Strange Seas and Shores
- Cover of first edition
- Author: Avram Davidson
- Cover artist: Peter Rauch
- Language: English
- Genre: Science fiction, fantasy
- Publisher: Doubleday
- Publication date: 1971
- Publication place: United States
- Media type: Print (hardcover)
- Pages: xvi, 219 pp.
- OCLC: 00136103
- LC Class: PS3554 .A924

= Strange Seas and Shores =

1971 collection of short stories by Avram Davidson

Strange Seas and Shores: a Collection of Short Stories is a collection of science fiction and fantasy short stories, written by Avram Davidson. It was first published in hardcover by Doubleday in 1971. A paperback edition was issued by Ace Books in August 1981, and an ebook edition by Gateway/Orion in September 2013.

==Summary==
The book collects seventeen novelettes and short stories, originally published in various magazines, with a preface by the author and an introduction by the American author Ray Bradbury.

==Contents==
- "Preface"
- "Introduction: Night Travel on the Orient Express Destination: Avram" (Ray Bradbury)
- "Sacheverell"
- "Take Wooden Indians"
- "The Vat"
- "The Tail-Tied Kings"
- "Paramount Ulj"
- "A Bottle Full of Kismet"
- "The Goobers"
- "Dr.

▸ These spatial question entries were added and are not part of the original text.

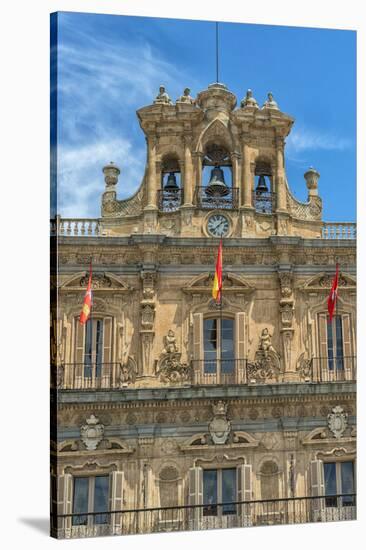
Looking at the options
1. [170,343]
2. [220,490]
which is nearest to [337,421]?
[220,490]

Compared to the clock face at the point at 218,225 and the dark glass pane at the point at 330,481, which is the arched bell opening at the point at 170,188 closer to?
the clock face at the point at 218,225

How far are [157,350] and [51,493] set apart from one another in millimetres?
2571

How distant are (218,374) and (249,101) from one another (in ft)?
13.6

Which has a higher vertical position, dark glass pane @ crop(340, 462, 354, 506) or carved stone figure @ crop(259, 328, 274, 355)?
carved stone figure @ crop(259, 328, 274, 355)

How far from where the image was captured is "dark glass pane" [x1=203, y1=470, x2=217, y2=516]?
491 inches

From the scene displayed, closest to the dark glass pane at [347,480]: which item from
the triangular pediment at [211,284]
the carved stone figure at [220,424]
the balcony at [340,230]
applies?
the carved stone figure at [220,424]

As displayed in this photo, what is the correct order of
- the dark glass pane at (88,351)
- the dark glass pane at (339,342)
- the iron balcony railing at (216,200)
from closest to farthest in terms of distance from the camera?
the dark glass pane at (88,351) → the iron balcony railing at (216,200) → the dark glass pane at (339,342)

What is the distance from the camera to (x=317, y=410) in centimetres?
1329

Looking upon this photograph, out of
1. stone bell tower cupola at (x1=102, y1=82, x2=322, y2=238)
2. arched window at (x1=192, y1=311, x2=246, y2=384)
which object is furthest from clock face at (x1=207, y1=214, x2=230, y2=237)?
arched window at (x1=192, y1=311, x2=246, y2=384)

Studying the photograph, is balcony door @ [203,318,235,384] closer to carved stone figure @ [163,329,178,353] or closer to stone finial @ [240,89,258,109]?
carved stone figure @ [163,329,178,353]

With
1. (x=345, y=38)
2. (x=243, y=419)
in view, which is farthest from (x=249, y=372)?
(x=345, y=38)

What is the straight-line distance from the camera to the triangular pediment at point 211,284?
1320 centimetres

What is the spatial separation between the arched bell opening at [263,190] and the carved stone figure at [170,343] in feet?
7.84

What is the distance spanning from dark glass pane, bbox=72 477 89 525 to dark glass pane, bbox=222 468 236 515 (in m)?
1.99
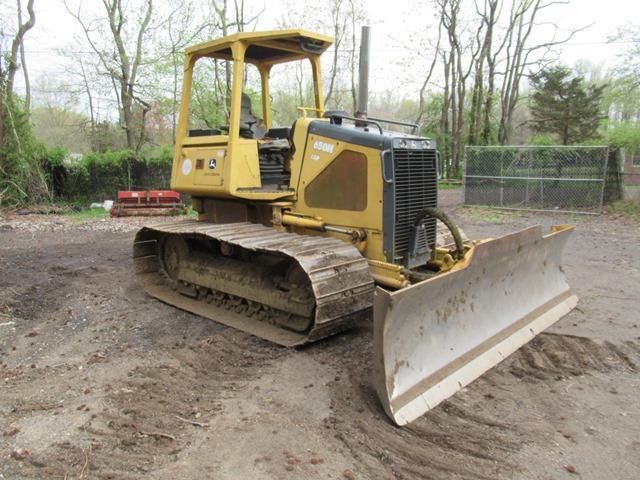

Morris Goldpepper Returns"
- "The Certificate"
- "Ogre in the Vly"
- "Après Nous"
- "Climacteric"
- "Yo-Ho, and Up"
- "The Sixty-Third Street Station"
- "The House the Blakeneys Built"
- "The Power of Every Root"
- "The Sources of the Nile"

==Reception==
The collection was reviewed by James R. Newton in Son of the WSFA Journal #32, James Blish in The Magazine of Fantasy & Science Fiction, December 1971, Charles N. Brown in Locus #102, December 10, 1971, Locus #104, January 14, 1972, and Locus #248, September 1981, Paul Walker in Luna Monthly #40, September 1972, David A. Truesdale in Science Fiction Review, Spring 1982, and Tom Easton in Analog Science Fiction/Science Fact, March 29, 1982.